## Aim of the exercise
Answer these questions using the text on nature-based climate solutions below:
1. What kind of program could Agriculture Minister Marie-Claude Bibeau dramatically expand?
2. How many environmental organizations delivered a letter to Prime Minister Justin Trudeau in May?
3. What can Environment Minister Jonathan Wilkinson lead efforts to establish?

╭─ Extracted text

Agriculture Minister Marie-Claude Bibeau can be front and centre in that green stimulus effort by dramatically expanding a program that pays farmers to conserve and reclaim wetlands and other natural spaces on marginal agricultural land.
Farmers are facing myriad economic threats as a result of the COVID-19 pandemic, and programs that pay them to be better environmental stewards would provide another stream of income to help them survive and prosper.
At the same time, wetlands reclamation and reforestation would create jobs to replace ones that may be permanently lost in the broader economy.
Other ministers will have to play their roles in making nature-based solutions a major plank in the government’s climate strategy and its recovery plan.
Infrastructure Minister Catherine McKenna can ensure that projects that protect or reclaim wetlands, grasslands and forests are included in her multi-billion-dollar infrastructure envelope. Environment Minister Jonathan Wilkinson can lead efforts to establish the economic value — as well as environmental benefits — of nature conservation.
In May, 43 environmental organizations delivered a letter to Prime Minister Justin Trudeau urging his government to finance natural infrastructure projects as part of the country’s post-COVID-19 recovery.
Destruction of Canada’s natural spaces is too often seen as a cost-free proposition, similar to the dangerous practice of dumping carbon into the atmosphere.
However, nature-based solutions are an important component in the battle against climate change, both to reduce emissions and to adapt to the severe weather that will result from global warming.

╰─
╭─ Entries provided

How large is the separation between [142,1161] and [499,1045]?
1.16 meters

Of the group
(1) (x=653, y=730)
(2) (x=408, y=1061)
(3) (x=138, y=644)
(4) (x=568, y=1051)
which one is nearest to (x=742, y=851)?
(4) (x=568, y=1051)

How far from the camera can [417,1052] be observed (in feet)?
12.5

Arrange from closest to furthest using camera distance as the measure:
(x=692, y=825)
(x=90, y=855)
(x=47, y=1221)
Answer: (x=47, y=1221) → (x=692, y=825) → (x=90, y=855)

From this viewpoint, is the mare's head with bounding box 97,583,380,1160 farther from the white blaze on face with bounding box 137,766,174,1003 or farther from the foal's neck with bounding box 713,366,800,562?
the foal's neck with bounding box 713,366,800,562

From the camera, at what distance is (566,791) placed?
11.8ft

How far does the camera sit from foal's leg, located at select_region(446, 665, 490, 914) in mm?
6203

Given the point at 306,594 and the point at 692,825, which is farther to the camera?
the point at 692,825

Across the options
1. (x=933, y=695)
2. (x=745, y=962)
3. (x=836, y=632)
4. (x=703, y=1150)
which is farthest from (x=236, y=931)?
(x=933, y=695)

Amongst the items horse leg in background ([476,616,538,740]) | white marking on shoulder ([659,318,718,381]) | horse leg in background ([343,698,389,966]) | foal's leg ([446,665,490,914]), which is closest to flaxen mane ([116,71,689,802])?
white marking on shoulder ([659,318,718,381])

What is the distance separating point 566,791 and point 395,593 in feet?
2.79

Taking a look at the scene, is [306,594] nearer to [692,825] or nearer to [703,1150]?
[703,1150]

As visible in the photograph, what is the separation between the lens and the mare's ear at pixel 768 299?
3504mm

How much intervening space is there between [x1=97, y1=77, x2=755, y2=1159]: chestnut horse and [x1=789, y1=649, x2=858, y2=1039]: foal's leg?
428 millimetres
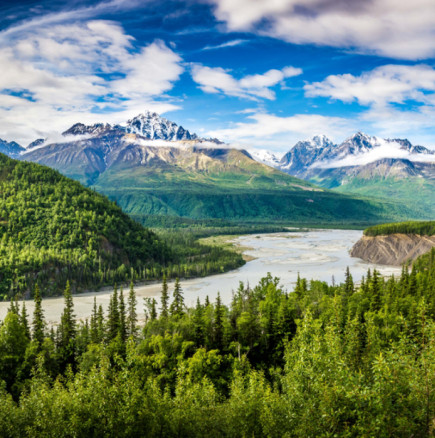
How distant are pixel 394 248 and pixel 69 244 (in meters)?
132

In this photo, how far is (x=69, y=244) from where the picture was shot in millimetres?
141750

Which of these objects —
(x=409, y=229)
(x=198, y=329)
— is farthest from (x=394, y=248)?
(x=198, y=329)

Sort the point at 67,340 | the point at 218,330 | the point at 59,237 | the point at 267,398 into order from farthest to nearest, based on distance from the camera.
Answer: the point at 59,237
the point at 67,340
the point at 218,330
the point at 267,398

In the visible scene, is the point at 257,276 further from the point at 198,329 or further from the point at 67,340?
the point at 67,340

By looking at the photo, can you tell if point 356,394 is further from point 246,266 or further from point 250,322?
point 246,266

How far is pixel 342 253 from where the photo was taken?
194m

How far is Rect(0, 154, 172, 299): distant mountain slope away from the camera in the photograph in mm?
124188

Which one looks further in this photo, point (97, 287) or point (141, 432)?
point (97, 287)

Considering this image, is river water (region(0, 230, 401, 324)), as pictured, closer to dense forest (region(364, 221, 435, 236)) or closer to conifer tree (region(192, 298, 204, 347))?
dense forest (region(364, 221, 435, 236))

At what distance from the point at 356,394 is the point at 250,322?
4002 centimetres

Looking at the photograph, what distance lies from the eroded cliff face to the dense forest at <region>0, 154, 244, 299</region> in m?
58.6

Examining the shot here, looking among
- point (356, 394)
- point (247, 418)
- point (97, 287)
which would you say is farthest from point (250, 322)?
point (97, 287)

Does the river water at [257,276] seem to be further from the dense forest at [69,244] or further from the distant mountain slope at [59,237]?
the distant mountain slope at [59,237]

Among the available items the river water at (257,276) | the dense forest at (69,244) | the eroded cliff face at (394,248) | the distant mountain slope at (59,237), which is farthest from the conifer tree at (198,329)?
the eroded cliff face at (394,248)
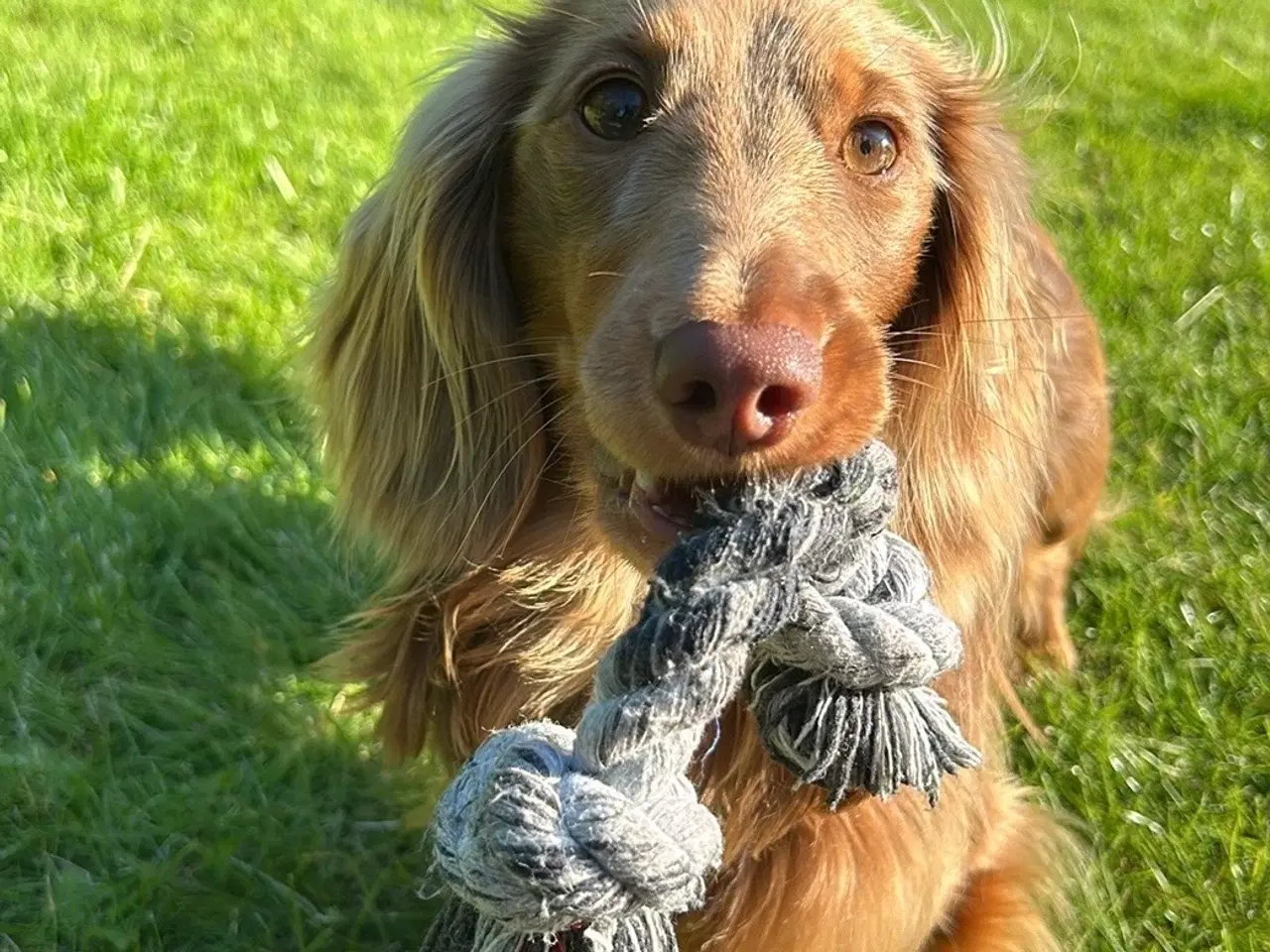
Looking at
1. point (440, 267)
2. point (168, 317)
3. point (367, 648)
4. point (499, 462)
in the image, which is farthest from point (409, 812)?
point (168, 317)

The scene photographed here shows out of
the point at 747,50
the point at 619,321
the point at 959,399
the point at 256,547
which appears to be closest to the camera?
the point at 619,321

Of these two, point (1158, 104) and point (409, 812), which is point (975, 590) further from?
point (1158, 104)

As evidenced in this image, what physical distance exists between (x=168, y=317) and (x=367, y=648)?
1.95 meters

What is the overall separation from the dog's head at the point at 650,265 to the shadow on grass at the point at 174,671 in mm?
713

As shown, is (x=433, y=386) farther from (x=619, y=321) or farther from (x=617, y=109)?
(x=619, y=321)

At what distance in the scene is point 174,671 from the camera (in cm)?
290

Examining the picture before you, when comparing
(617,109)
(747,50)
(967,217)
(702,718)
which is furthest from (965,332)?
→ (702,718)

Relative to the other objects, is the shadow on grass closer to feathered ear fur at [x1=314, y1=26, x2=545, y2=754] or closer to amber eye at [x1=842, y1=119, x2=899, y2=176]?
feathered ear fur at [x1=314, y1=26, x2=545, y2=754]

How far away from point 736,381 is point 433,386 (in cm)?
102

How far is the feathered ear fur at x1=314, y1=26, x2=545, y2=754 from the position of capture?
7.34ft

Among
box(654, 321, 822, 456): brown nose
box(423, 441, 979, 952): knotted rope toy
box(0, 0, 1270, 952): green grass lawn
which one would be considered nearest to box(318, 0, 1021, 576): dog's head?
box(654, 321, 822, 456): brown nose

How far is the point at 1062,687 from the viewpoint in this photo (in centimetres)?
322

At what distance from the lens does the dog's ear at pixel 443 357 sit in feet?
7.34

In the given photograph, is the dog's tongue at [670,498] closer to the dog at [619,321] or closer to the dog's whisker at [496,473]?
the dog at [619,321]
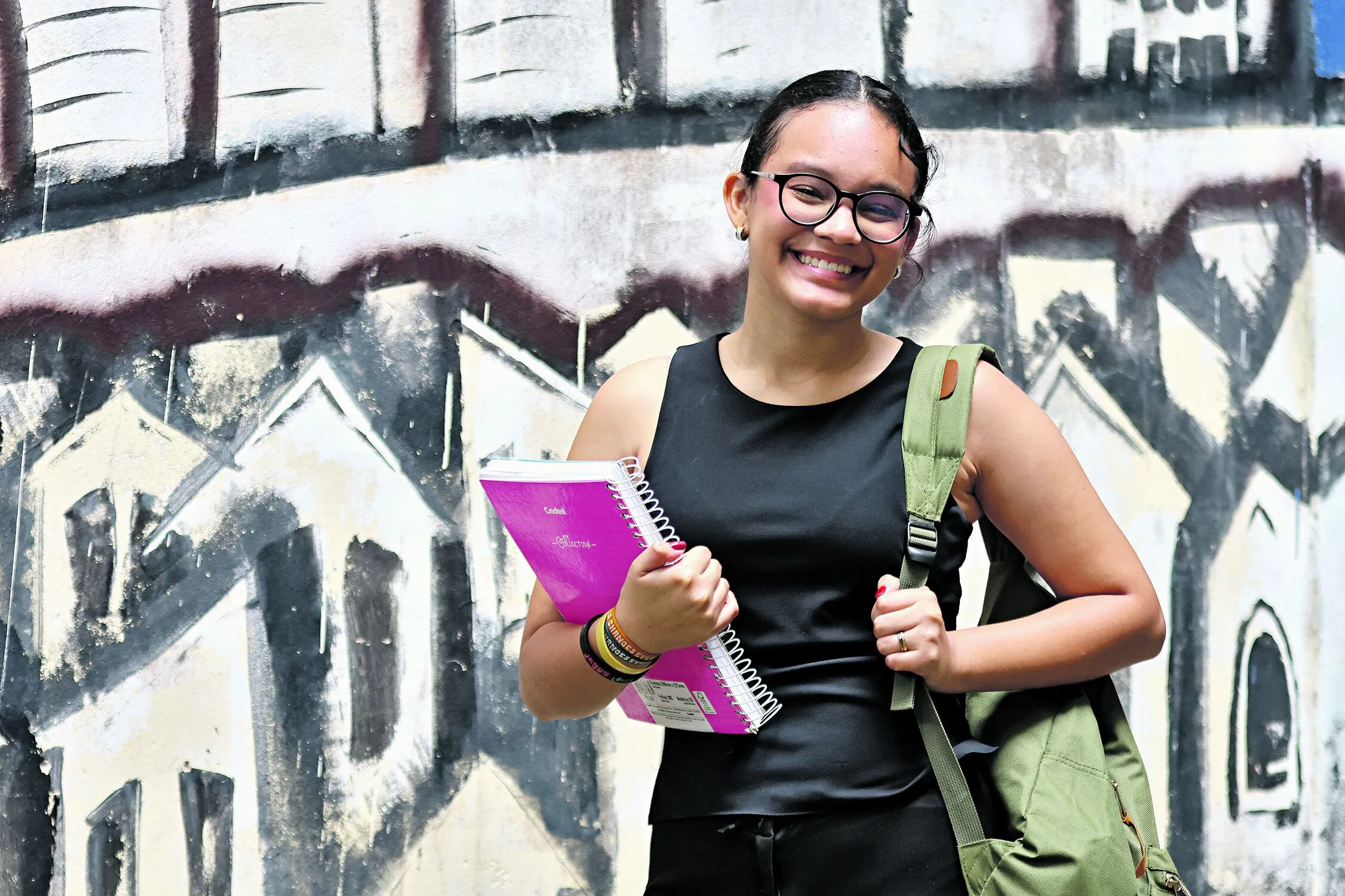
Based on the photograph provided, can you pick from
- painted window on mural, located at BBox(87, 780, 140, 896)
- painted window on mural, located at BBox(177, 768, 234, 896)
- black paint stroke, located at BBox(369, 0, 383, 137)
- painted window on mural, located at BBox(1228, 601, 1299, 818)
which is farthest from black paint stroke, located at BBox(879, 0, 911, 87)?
painted window on mural, located at BBox(87, 780, 140, 896)

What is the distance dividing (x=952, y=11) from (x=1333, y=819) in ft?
6.67

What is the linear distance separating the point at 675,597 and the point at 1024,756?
461 mm

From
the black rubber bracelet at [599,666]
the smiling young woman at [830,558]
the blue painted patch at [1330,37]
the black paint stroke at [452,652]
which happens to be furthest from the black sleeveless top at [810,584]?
the blue painted patch at [1330,37]

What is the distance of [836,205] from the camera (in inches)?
57.7

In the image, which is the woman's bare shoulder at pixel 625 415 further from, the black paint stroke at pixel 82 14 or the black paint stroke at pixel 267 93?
the black paint stroke at pixel 82 14

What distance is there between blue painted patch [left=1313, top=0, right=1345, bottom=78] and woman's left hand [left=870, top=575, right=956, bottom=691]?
2146 millimetres

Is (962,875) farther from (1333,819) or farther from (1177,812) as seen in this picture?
(1333,819)

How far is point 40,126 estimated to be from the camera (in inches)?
104

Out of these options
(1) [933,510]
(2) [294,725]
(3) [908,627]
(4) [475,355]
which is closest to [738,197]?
(1) [933,510]

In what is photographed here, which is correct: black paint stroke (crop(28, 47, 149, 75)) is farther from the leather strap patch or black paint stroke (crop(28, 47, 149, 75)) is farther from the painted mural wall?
the leather strap patch

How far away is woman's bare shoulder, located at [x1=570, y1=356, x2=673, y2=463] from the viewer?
5.13ft

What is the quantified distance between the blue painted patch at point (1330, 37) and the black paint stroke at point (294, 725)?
2.47m

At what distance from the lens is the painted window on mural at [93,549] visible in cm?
263

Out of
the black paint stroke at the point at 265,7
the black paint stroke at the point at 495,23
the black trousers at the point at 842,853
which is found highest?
the black paint stroke at the point at 265,7
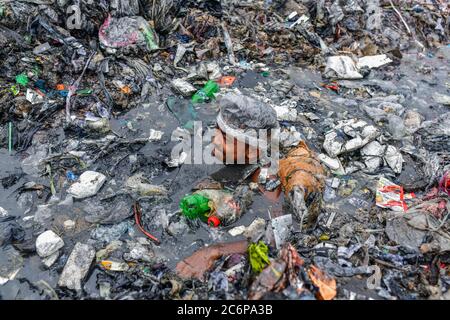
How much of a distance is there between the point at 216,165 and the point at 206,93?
1436mm

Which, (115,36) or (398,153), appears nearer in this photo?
(398,153)

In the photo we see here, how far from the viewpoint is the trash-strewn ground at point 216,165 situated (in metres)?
3.15

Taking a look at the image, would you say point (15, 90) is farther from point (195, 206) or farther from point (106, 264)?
point (195, 206)

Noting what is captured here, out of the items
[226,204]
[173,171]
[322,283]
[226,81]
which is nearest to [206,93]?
[226,81]

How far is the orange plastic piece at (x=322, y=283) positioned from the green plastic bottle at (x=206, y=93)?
3.03 meters

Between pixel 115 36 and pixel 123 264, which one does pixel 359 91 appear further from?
pixel 123 264

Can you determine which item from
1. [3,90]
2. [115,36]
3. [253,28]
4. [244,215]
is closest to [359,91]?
[253,28]

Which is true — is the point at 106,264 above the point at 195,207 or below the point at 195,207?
below

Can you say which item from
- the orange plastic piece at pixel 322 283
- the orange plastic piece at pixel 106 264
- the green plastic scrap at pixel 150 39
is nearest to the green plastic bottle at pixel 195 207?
the orange plastic piece at pixel 106 264

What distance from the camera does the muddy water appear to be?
10.5 feet

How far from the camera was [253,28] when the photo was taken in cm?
644

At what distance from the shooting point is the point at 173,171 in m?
4.17

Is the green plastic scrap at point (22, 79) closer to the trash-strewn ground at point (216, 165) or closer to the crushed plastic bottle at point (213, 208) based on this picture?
the trash-strewn ground at point (216, 165)
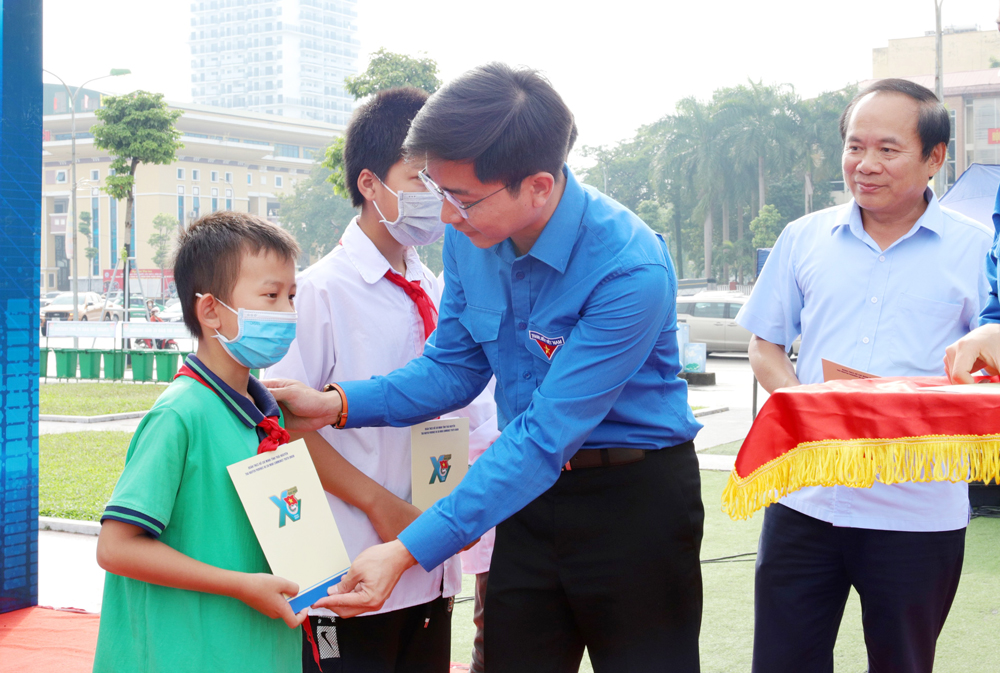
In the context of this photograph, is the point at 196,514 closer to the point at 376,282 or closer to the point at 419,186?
the point at 376,282

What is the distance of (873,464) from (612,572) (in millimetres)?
582

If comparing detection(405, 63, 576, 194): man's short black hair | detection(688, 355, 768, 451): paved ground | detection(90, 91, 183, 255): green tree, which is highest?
detection(90, 91, 183, 255): green tree

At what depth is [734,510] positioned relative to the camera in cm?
153

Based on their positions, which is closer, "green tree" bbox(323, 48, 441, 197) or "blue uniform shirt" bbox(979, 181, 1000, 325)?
"blue uniform shirt" bbox(979, 181, 1000, 325)

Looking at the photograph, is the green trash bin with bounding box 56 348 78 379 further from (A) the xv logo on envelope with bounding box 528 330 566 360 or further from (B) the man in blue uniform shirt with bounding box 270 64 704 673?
(A) the xv logo on envelope with bounding box 528 330 566 360

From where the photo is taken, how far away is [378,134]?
87.6 inches

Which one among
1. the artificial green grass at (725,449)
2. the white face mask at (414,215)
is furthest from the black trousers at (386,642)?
the artificial green grass at (725,449)

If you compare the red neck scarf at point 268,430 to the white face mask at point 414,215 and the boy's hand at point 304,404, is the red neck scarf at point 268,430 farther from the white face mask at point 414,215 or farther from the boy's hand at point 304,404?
the white face mask at point 414,215

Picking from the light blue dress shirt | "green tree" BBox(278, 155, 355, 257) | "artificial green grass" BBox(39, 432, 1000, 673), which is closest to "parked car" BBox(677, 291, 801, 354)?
"artificial green grass" BBox(39, 432, 1000, 673)

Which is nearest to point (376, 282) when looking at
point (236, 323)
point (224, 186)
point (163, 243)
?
point (236, 323)

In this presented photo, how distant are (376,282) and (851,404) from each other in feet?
3.83

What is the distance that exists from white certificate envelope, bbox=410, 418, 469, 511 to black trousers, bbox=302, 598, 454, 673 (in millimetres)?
275

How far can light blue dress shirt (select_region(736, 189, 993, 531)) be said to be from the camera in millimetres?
2162

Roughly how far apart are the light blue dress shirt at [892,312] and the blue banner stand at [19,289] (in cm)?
327
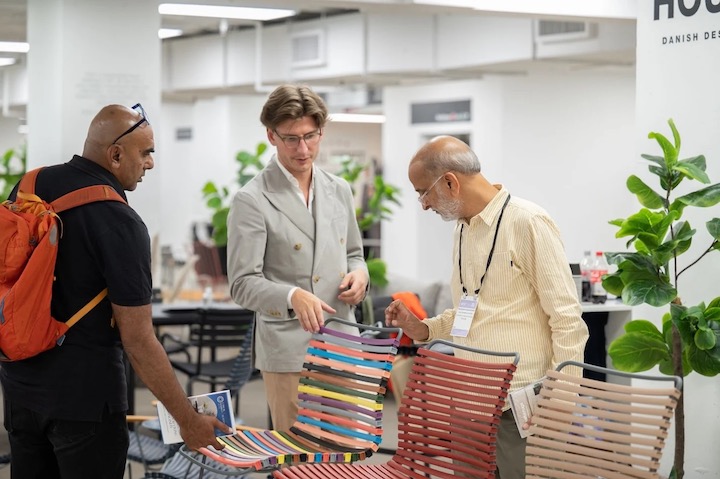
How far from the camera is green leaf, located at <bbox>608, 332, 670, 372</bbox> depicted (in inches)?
182

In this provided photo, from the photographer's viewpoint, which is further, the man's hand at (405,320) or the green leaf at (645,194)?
the green leaf at (645,194)

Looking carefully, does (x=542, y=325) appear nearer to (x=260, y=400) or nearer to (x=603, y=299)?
(x=603, y=299)

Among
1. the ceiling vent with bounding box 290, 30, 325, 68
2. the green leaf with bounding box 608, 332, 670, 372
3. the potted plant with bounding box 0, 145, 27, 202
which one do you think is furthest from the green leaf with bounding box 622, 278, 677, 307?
the ceiling vent with bounding box 290, 30, 325, 68

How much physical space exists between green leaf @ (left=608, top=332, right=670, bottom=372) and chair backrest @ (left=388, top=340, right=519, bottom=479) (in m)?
1.03

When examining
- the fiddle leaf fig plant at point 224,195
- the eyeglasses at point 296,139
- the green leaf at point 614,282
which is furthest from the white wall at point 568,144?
the eyeglasses at point 296,139

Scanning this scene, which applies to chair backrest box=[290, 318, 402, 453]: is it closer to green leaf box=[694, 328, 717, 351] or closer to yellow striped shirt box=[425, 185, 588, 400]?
yellow striped shirt box=[425, 185, 588, 400]

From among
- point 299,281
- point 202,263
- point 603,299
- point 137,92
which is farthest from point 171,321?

╰─

## Problem solution
1. A program that pays farmers to conserve and reclaim wetlands and other natural spaces on marginal agricultural land.
2. 43.
3. The economic value, as well as the environmental benefits, of nature conservation.